FIG. 6 is a micrograph (magnification: 500 times) of a sample in which a curable epoxy resin is impregnated into pores of a thermal spray coating portion only by vacuum impregnation treatment.

FIG. 7 is a micrograph of a sample in which a hardening epoxy resin is impregnated in a pore of a thermal spray coating portion by a vacuum impregnation treatment and a pressure treatment (about 2 atm) is performed (magnification: 5).
00 times).

FIG. 8 is a photomicrograph (magnification: 2) of a sample in which a curable epoxy resin is impregnated into the pores of the thermal spray coating portion by vacuum impregnation treatment and pressure treatment (about 2 atm) is performed.
00 times).

[Explanation of symbols]

1 rotary press 2 rotation axes 3 mount pedestal 4 arms 5 fulcrum 6 Sample mount

Claims (2)

[Claims] 1. A method for producing a sample mount for observing a porous body under a microscope, wherein a pore-shaped portion of the porous body is impregnated with a curable resin by a vacuum impregnation method, and the sample mount before the curable resin is cured is used.
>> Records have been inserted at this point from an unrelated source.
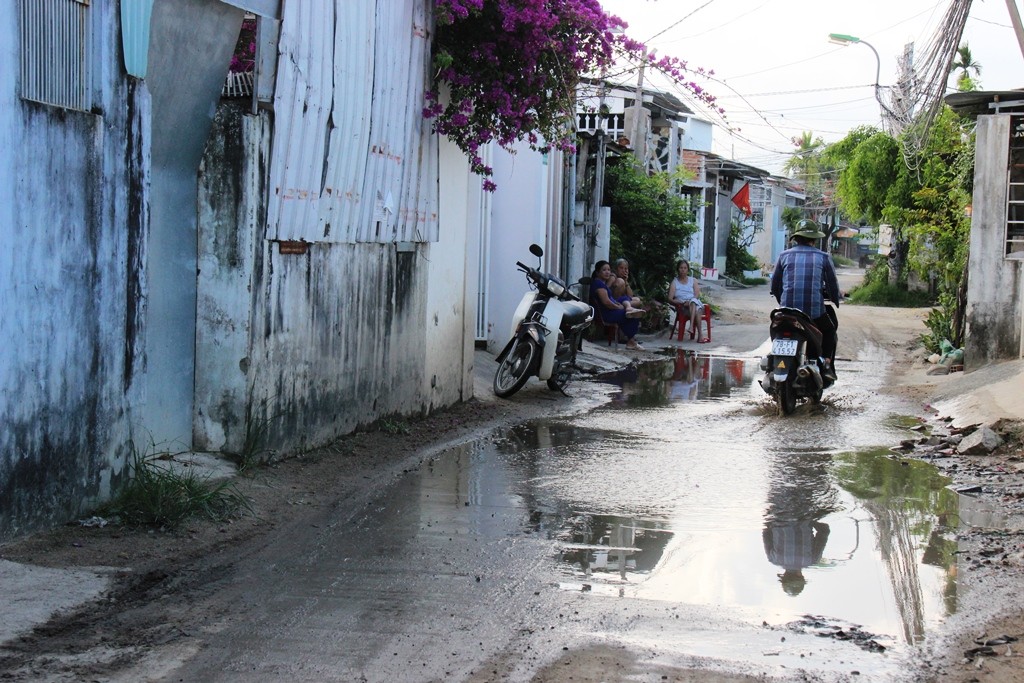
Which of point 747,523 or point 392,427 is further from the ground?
point 392,427

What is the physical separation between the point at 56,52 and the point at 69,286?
1076 mm

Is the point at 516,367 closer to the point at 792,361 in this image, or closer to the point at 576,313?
the point at 576,313

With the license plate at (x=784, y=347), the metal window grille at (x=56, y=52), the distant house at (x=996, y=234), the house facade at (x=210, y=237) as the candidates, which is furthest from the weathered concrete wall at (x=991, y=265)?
the metal window grille at (x=56, y=52)

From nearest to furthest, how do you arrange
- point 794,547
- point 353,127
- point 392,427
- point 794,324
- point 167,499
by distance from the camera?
point 167,499, point 794,547, point 353,127, point 392,427, point 794,324

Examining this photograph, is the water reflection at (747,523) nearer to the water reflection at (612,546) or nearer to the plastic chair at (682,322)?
the water reflection at (612,546)

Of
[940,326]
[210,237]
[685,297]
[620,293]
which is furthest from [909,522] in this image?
[685,297]

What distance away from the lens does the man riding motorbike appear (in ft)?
35.0

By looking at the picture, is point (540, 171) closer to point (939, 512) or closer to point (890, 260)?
point (939, 512)

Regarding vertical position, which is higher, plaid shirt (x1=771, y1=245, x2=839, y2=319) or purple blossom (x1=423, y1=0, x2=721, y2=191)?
purple blossom (x1=423, y1=0, x2=721, y2=191)

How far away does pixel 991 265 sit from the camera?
502 inches

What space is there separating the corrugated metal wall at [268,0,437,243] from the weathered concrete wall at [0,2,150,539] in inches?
56.6

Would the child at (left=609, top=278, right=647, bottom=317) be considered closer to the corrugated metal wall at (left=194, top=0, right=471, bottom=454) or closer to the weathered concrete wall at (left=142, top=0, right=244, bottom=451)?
the corrugated metal wall at (left=194, top=0, right=471, bottom=454)

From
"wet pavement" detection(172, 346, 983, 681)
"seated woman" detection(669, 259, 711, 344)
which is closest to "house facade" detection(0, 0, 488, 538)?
"wet pavement" detection(172, 346, 983, 681)

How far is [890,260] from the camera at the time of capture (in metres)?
32.4
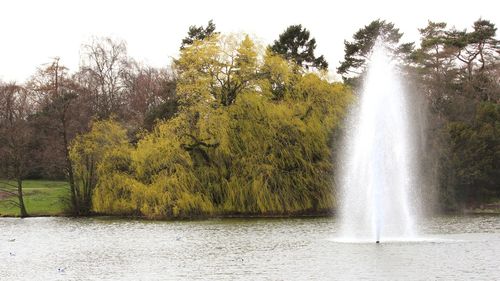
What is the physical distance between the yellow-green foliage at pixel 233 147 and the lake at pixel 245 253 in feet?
14.3

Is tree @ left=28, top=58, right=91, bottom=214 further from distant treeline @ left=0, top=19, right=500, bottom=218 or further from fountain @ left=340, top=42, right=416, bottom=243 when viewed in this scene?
fountain @ left=340, top=42, right=416, bottom=243

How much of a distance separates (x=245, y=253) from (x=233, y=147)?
19.5 metres

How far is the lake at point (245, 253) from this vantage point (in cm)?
2248

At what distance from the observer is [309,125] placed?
1884 inches

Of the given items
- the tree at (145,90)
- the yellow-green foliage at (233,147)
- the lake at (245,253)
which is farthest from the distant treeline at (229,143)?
the tree at (145,90)

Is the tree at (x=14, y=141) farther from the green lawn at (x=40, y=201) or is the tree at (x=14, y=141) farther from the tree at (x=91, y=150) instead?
the tree at (x=91, y=150)

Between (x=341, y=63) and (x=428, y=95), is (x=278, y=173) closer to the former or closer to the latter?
(x=428, y=95)

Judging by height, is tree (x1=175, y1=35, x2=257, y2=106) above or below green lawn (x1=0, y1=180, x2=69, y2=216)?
above

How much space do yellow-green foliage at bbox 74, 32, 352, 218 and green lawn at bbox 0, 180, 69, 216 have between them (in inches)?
299

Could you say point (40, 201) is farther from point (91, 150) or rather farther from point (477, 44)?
point (477, 44)

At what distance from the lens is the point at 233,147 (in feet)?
153

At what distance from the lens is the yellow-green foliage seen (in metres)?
45.4

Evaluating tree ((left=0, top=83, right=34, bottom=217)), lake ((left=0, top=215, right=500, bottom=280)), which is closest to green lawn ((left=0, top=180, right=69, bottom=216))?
tree ((left=0, top=83, right=34, bottom=217))

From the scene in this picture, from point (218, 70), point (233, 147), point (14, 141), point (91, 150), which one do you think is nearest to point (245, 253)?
point (233, 147)
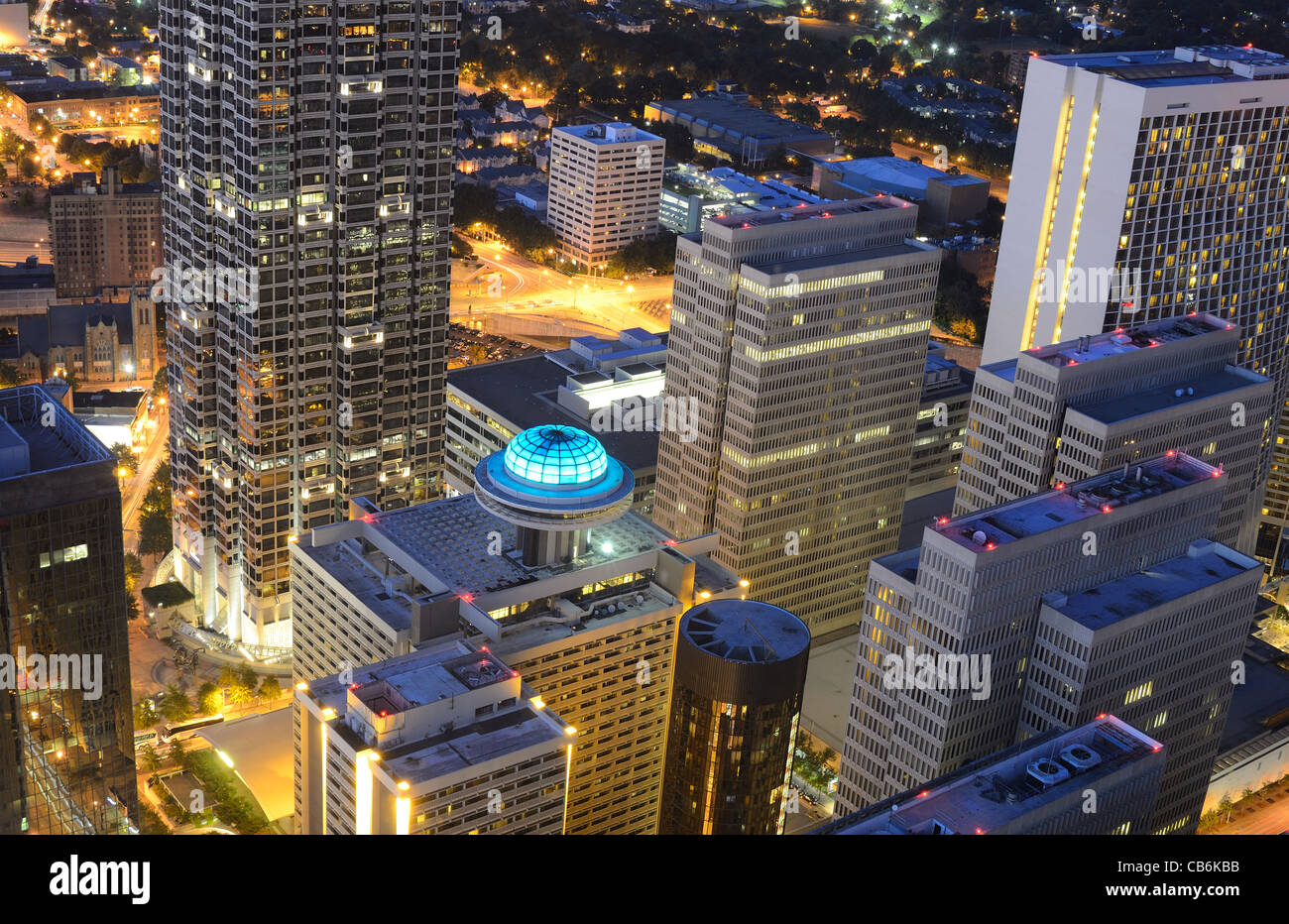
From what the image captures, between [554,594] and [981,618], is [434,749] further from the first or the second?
[981,618]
A method of manufacturing a microscope observation sample mount of a porous body, which comprises rotating to fill the pores of the porous body with the curable resin by centrifugal force. 2. The method for manufacturing a microscope observation sample mount for a porous body according to claim 1, wherein the curable resin is 15
A method for manufacturing a sample mount for microscopic observation of a porous body, which is a short-time curable resin that cures in about a minute.